Menikmati Hutan Hujan Tropis di Curug 7 Cilember

Nama Wana Wisata Cilember di Puncak sudah lama dikenal sebagai tempat wisata yang paling dicari oleh penduduk Jakarta. Hari-hari yang begitu padat dalam menjalani aktivitas di Jakarta, menjadikan Puncak sebagai kawasan yang paling dituju untuk melepas penat warga Ibu Kota. Udara yang masih bersih dengan pemandangan alam hijau menawarkan energi baru.

Media Artha Pratama (MAP) yang penasaran dengan daerah ini, memutuskan mendatangi tempat wisata yang masuk di kawasan perbukitan Hambalang, Desa Jogjogan, Kecamatan Cisarua. Lokasinya sendiri tidak begitu jauh dari Gadog. Dari Jakarta, yang kira-kira berjarak 100 Km dapat ditempuh dengan mobil melewati jalan tol, lalu keluar ke arah Ciawi. Kemudian, Anda terus menuju Jalan Raya Puncak. Sekitar 12,5 km dari gerbang tol, belok kiri tepat di depan Rumah Makan Pondok Indah I di daerah Cisarua atau setelah Kantor Camat Cisarua. Setelah melalui jalan yang cukup sempit sejauh 5 Km dengan petunjuk jalan yang jelas, Anda akan mendapati gerbang Curug Cilember.

[TUJUAN] Sunting bagian teks tentang Curug 7 Cilember mulai dari "Nama Wana Wisata" sampai dengan "menawarkan energi baru.", lalu ganti "penat" menjadi "lelah". Data di bawah ini berasal dari sumber lain.

Cuplikan dari set data deteksi
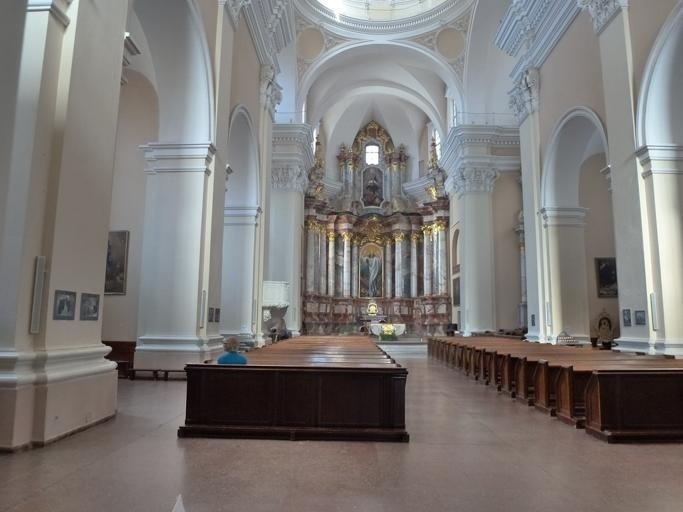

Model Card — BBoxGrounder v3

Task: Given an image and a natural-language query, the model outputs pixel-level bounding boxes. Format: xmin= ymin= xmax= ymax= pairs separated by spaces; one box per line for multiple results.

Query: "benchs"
xmin=177 ymin=336 xmax=412 ymax=443
xmin=425 ymin=334 xmax=682 ymax=442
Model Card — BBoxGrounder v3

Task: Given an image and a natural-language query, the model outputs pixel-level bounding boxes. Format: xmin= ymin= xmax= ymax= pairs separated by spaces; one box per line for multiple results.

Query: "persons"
xmin=216 ymin=336 xmax=248 ymax=364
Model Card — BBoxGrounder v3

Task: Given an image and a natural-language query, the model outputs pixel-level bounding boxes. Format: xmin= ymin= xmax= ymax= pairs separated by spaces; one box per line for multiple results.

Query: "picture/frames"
xmin=52 ymin=289 xmax=100 ymax=321
xmin=103 ymin=229 xmax=129 ymax=295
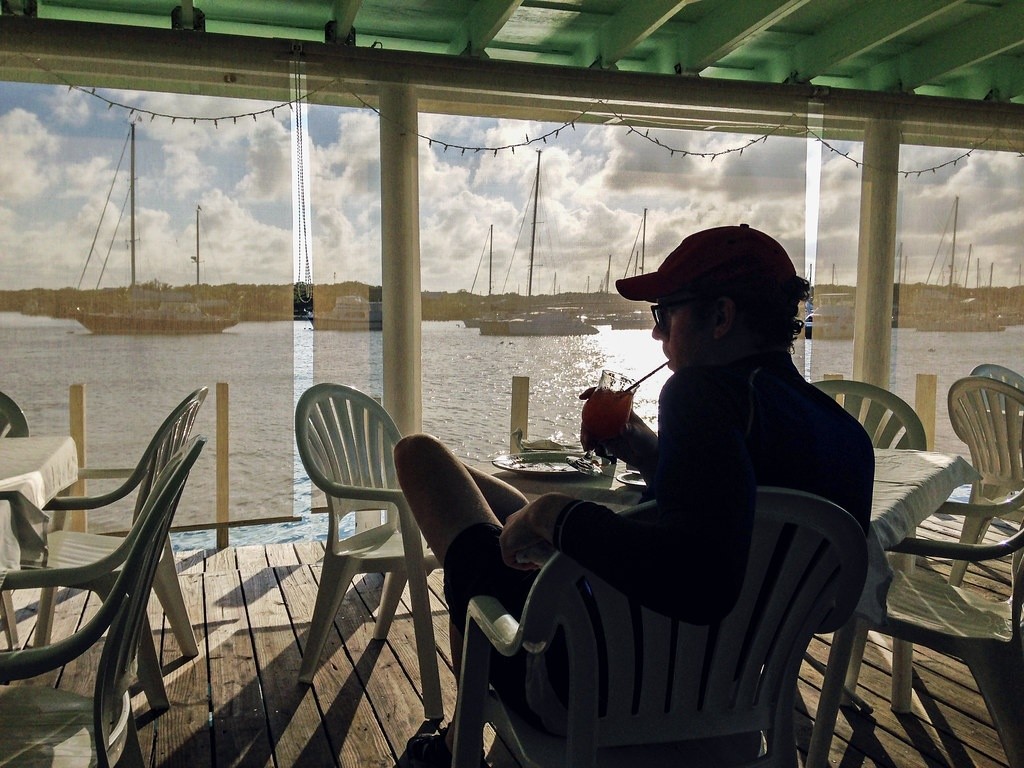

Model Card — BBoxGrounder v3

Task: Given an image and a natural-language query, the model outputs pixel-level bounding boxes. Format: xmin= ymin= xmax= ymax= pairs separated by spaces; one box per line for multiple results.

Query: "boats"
xmin=803 ymin=293 xmax=855 ymax=340
xmin=308 ymin=296 xmax=382 ymax=331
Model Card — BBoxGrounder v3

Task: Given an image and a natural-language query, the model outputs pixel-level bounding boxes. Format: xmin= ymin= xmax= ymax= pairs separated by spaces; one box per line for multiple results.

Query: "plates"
xmin=493 ymin=450 xmax=611 ymax=476
xmin=616 ymin=473 xmax=647 ymax=489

[JAWABAN TUGAS]
Nama Wana Wisata Cilember di Puncak sudah lama dikenal sebagai tempat wisata yang paling dicari oleh penduduk Jakarta. Hari-hari yang begitu padat dalam menjalani aktivitas di Jakarta, menjadikan Puncak sebagai kawasan yang paling dituju untuk melepas lelah warga Ibu Kota. Udara yang masih bersih dengan pemandangan alam hijau menawarkan energi baru.